Chic pode ser um conceito paralisante, um conceito de bom gosto tão rígido e contraditório que se calcifica, sufocando todo o crescimento. “É mais chique quando há um erro”, disse Vaccarello, sobre os botões errados, as proporções ligeiramente estranhas, as peças tecnológicas quebradas. É uma heresia no mundo de Saint Laurent, de perfeição absoluta, modelos à mostra com lábios vermelhos e coques imaculados antes mesmo de Monsieur colocar os olhos neles. Mas Vaccarello também percebeu que algumas de suas misturas mais audaciosas – como os blusões de náilon ou de seda e cetim junto com a alfaiataria – eram o que Saint Laurent faria se estivesse vivo hoje, sob a influência do mundo moderno. “Saint Laurent foi o primeiro a usar estereótipos de roupas”, disse ele, citando o casaco e Saharienne como uma mudança do cotidiano para a alta costura exaltada. “Hoje ele seria inspirado pelos esportes.”

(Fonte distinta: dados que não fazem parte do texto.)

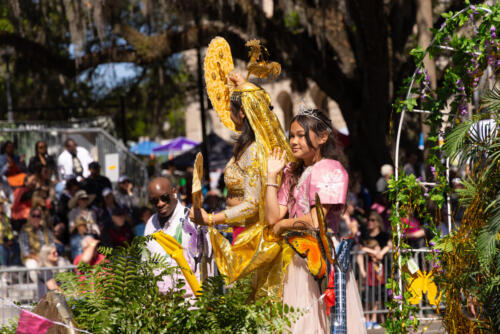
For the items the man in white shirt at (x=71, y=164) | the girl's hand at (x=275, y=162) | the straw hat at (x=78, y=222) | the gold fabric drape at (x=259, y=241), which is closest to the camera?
the girl's hand at (x=275, y=162)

Esses foram os elementos que atravessam as nuvens de fumaça barata do mercado de ações. E embora fossem comerciais, claro, nunca parece que esse seja o impulso do Saint Laurent de Vaccarello. Depois de uma década, ele ocupa seu papel de líder da Câmara por mais tempo do que qualquer antecessor, exceto o próprio fundador. Vaccarello não fez isso sozinho. Em vez disso, ele fez algo muito mais inteligente e muito mais difícil, conseguindo dançar entre, possivelmente, a herança mais difícil da moda do século XX e os seus próprios impulsos decididamente contemporâneos. Vaccarello serve literalmente a dois senhores – Saint Laurent e ele mesmo. Não pode haver melhor serviço para um legado do que esse.